### PAGE EXTRACT
>>>
Use it only **after** `map-this-repo` has produced an architecture summary. The whole bet of this
skill is: small, scoped, tested, reviewable — never a sweeping rewrite.
## When to use
When making a concrete change to an unfamiliar repo.
## Rules
- **One change, one branch.** Create a branch first (Module 6). Never work on the default branch.
- **Smallest diff that solves it.** Touch the fewest files possible. If the change wants to sprawl,
stop and re-scope — sprawl in code you don't understand is how you break things invisibly.
- **No drive-by edits.** Do not reformat, rename, or "clean up" unrelated code. Those bury the real
change and make the diff unreviewable (Module 10).
- **Match local conventions.** Mirror the surrounding code's style, naming, and patterns — not your
own defaults.
- **Tests are the contract.** A change isn't done until it's covered (Module 13) and the existing
suite still passes.
## Steps
1. **State the change in one sentence** and the acceptance criterion ("done when X").
2. **Find the blast radius first:** search for every caller/usage of what you're about to touch.
List them. If you can't enumerate them, you're not ready to change it.
3. **Run the existing tests before touching anything** — establish a green baseline. If they were
already red, note it; don't let a pre-existing failure get blamed on you.
4. **Make the minimal edit.** Keep it to the files identified in step 2.
5. **Add or extend a test** that fails without your change and passes with it.
6. **Run the full suite.** All green, including the baseline tests.
7. **Self-review the diff** as if reviewing someone else's PR (Module 10): is every changed line
necessary and explained? Revert anything that isn't.
8. **Write the PR description:** what changed, why, blast radius, how it was tested, what you did
NOT touch and why.
## Stop conditions (escalate to a human instead of pushing on)
- The change requires touching more than ~3 files or a "core" file from the architecture summary.
- You can't enumerate the callers of what you're changing.
- A test you don't understand starts failing.
- The fix needs a design decision the existing code doesn't settle.
<<<
### ASSIGNMENT
In the guidelines on changing code in an unfamiliar repo, translate the sentence "Never work on the default branch." into French. None of the records is needed for any task.

### Extracted records
>>>
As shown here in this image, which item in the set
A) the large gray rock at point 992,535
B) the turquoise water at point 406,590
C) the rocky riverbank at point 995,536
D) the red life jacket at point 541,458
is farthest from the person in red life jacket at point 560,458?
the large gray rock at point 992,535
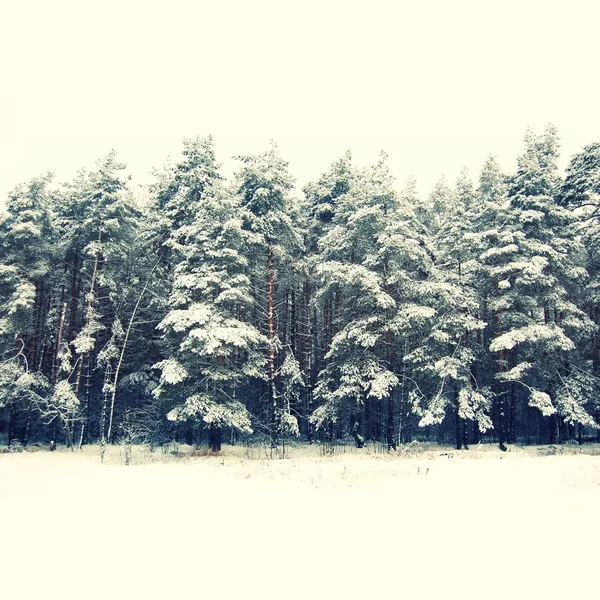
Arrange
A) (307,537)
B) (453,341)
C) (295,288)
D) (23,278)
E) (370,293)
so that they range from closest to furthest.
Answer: (307,537) → (370,293) → (453,341) → (23,278) → (295,288)

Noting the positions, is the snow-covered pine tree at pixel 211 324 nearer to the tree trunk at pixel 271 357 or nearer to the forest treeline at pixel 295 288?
the forest treeline at pixel 295 288

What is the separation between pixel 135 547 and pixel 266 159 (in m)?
20.9

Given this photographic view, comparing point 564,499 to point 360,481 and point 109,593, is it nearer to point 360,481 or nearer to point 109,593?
point 360,481

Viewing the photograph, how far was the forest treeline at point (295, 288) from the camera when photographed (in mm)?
21344

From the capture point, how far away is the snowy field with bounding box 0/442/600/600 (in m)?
5.39

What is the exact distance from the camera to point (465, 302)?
22.4 m

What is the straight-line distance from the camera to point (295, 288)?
94.8 feet

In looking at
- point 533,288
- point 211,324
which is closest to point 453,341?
point 533,288

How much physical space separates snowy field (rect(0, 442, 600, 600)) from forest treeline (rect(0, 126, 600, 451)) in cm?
929

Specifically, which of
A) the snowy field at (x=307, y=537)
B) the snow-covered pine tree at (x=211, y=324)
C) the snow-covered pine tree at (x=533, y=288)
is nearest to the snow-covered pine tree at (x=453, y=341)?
the snow-covered pine tree at (x=533, y=288)

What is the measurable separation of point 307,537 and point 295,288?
876 inches

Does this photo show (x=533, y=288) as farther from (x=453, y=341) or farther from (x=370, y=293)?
(x=370, y=293)

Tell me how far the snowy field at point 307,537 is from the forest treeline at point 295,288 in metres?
9.29

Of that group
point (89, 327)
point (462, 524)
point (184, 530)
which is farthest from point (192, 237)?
point (462, 524)
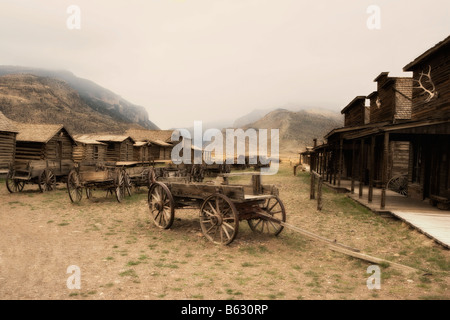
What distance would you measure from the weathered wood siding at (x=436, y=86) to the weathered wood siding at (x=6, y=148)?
24323mm

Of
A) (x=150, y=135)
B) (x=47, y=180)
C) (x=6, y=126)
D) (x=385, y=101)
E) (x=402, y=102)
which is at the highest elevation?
(x=385, y=101)

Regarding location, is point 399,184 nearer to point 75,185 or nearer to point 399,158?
point 399,158

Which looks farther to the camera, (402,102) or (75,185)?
(402,102)

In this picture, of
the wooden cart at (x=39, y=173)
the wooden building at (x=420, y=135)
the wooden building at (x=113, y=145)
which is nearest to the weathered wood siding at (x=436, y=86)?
the wooden building at (x=420, y=135)

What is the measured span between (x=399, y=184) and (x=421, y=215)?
730 centimetres

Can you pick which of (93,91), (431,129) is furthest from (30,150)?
(93,91)

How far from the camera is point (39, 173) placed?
44.9 feet

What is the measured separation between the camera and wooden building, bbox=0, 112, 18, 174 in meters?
19.5

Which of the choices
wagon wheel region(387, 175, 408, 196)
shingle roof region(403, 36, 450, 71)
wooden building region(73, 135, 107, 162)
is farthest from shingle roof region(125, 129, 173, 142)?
shingle roof region(403, 36, 450, 71)

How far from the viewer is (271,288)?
13.7 ft

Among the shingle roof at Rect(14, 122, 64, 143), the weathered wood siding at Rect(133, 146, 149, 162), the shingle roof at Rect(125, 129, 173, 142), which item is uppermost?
the shingle roof at Rect(125, 129, 173, 142)

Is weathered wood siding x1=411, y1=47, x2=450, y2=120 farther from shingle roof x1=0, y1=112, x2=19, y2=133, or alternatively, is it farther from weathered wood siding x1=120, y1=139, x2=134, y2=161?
weathered wood siding x1=120, y1=139, x2=134, y2=161

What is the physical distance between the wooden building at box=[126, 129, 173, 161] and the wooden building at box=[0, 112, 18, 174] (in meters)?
18.3

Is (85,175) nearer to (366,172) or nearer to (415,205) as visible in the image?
(415,205)
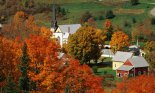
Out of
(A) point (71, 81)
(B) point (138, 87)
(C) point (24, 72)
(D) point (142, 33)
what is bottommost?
(D) point (142, 33)

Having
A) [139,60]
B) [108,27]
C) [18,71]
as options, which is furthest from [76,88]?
[108,27]

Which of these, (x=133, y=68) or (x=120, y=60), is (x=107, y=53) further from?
(x=133, y=68)

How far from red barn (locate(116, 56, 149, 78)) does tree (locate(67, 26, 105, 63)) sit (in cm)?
710

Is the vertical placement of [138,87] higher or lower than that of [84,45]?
higher

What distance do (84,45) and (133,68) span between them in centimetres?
Answer: 1070

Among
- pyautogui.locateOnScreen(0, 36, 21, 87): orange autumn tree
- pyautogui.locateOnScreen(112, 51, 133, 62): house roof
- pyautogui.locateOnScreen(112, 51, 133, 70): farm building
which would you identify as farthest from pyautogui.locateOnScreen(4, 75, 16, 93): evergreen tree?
pyautogui.locateOnScreen(112, 51, 133, 62): house roof

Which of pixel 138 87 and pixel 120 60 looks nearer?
pixel 138 87

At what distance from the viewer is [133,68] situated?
85.1 metres

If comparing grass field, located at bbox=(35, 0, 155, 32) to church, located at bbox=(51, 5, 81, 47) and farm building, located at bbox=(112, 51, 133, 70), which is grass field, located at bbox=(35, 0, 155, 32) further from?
farm building, located at bbox=(112, 51, 133, 70)

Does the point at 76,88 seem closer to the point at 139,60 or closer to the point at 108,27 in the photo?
the point at 139,60

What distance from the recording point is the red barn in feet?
279

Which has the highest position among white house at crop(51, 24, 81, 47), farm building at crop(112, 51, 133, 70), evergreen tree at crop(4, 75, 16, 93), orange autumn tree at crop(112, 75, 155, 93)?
evergreen tree at crop(4, 75, 16, 93)

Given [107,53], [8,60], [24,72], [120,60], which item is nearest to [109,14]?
[107,53]

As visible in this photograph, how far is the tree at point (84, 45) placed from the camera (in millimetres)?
90125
<<<
### EXPECTED ANSWER
Ne travaillez jamais sur la branche par défaut.